* AIM *
Count the lines of the records below that contain the word "pane", and reply with the number alone.

* DATA SHOWN *

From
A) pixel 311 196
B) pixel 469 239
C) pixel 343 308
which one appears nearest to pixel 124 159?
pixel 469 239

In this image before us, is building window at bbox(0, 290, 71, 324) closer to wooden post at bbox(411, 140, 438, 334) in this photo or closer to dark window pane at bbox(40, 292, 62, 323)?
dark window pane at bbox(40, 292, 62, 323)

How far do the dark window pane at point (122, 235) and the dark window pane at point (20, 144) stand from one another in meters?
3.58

--

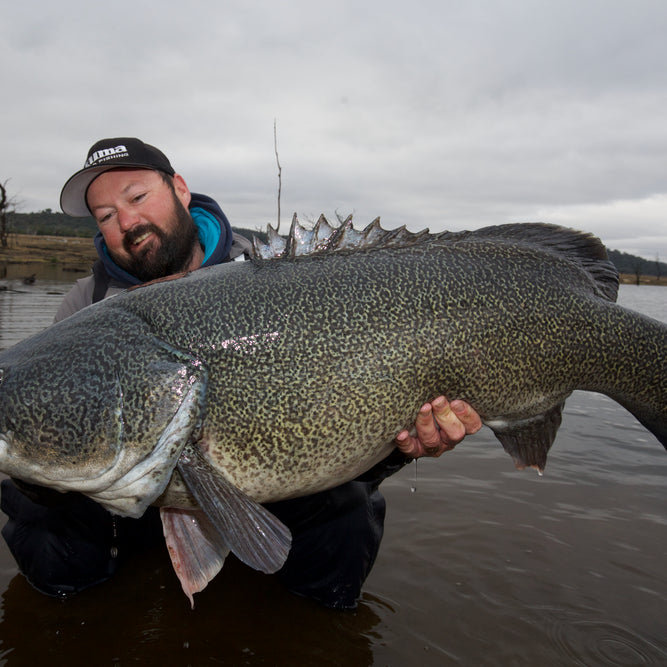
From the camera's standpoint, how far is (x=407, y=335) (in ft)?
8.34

* SOLVED PROBLEM *
3